Delta rocket leaves Vandenberg AFB in California, visible for miles.

Jan. 20, 2011 — -- The United States launched a classified spy satellite from Vandenberg Air Force Base in California this afternoon -- and for a top-secret launch, the government was actually pretty open about it.

The satellite -- publicly designated NROL-49 -- was mounted atop a rocket 230 feet tall, known as a Delta IV Heavy. It is currently the tallest rocket in America's fleet of launchers, and when it leaves a launch pad, generating two million pounds of thrust, it is hard to miss.

It was the largest rocket ever launched from the West Coast. The Saturn V moon rockets and the space shuttles were built to generate more thrust, but they only launched from Florida.

"Launches like this have been seen all up and down the coast, as far as Los Angeles," said Mike Rein, a spokesman for the United Launch Alliance, which ran the launch for the National Reconnaissance Office. "And, of course, it leaves a vapor trail too."

Vandenberg is about 150 miles northwest of the Los Angeles basin. Officers at the base closed nearby roads and a park, did tests to make sure the vibrations from the launch would not break windows, and announced the planned launch time well in advance so that people would not think they were caught in an earthquake.

What was the rocket carrying? The launch team would not say, beyond a coy phrase on the ULA website that "this launch supplies the military's national defense mission."

Independent analysts, though, said the payload is a billion-dollar high-resolution spy satellite.

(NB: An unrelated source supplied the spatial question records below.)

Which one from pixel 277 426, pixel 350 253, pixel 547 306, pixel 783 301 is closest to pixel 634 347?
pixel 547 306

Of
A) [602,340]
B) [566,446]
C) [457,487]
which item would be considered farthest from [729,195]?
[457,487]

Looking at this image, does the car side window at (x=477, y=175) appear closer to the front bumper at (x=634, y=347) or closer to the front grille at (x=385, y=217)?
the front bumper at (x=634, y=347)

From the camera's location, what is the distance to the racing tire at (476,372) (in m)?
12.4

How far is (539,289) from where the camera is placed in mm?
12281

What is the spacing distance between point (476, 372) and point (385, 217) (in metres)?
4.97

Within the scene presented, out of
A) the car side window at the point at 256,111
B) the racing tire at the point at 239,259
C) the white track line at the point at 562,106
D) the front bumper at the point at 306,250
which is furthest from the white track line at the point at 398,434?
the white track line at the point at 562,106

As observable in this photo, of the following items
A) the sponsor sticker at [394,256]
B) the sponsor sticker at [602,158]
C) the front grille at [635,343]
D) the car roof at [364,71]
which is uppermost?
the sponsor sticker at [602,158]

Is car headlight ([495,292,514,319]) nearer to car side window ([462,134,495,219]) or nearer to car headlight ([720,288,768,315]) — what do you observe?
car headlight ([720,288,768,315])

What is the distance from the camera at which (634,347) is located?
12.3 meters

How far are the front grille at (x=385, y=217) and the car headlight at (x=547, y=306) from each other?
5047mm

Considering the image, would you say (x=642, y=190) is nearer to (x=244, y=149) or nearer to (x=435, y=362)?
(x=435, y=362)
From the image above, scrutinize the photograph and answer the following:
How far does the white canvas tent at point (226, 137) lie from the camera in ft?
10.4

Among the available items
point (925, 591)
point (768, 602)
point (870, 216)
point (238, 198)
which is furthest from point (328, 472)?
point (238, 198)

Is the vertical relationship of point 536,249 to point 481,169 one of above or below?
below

Ted Molczan, an amateur sky watcher from Toronto, said it was an "imagery intelligence satellite" capable of spotting objects from orbit that are as small as four inches in diameter.

He said it is probably an updated version of a satellite called KH-11, first launched in 1976.

"KH-11s provide high resolution imagery, useful for strategic and tactical purposes," Molczan wrote in an e-mail to ABC News. "They have the highest resolution of any such spacecraft in orbit, and are among the NRO's most important. Examples of hot spots that they monitor are North Korea (its nuclear and ICBM programs) and Iran and its nuclear program."

(Click here for larger-format video of the launch.)

"I would be hard-pressed to disagree with him," said John Pike, who runs the website GlobalSecurity.org and often writes about space and national security.

NASA and the Air Force have been launching Delta rockets since 1960, but have been steadily upgrading them over the years. The Delta IV Heavy is actually three booster stages strapped together, generating enough thrust to put payloads of 24 tons in low Earth orbit.

Four of them have been launched since 2004, all from Cape Canaveral Air Force Station in Florida. This is the first from California. It is using a pad called Space Launch Complex 6 at Vandenberg -- "Slick Six" to those who know it. SLC-6 was meant to be used for military launches of space shuttles, but was heavily modified to fit the Delta IV Heavy.

Spy Satellite Launch from Vandenberg Air Force Base, California

Aside from the soon-to-be-retired space shuttles, the Delta IV Heavy is the most powerful rocket the United States now has. The shuttles, with their strap-on boosters and orange external fuel tanks, are capable of carrying more than 50,000 pounds into orbit, but they are far more complicated, and the Air Force decided to stop using them after the Challenger disaster 25 years ago.

"This launch marks a significant milestone in our nation's space capability" said Lt. Col.Brady Hauboldt, the launch director, in a press statement. "This extends our ability to cost effectively deliver payloads of all sizes and compliments."

Why make the launch public, complete with video and high-quality photographs? Molczan said there was little point in keeping it secret.

"My colleagues and I routinely track nearly every one of the more than 300 U.S. military satellites in secret orbits," said Molczan. "Most are long dead relics of the cold war, but their orbits remain secret. If we hobbyists can find them, then any nation can do likewise."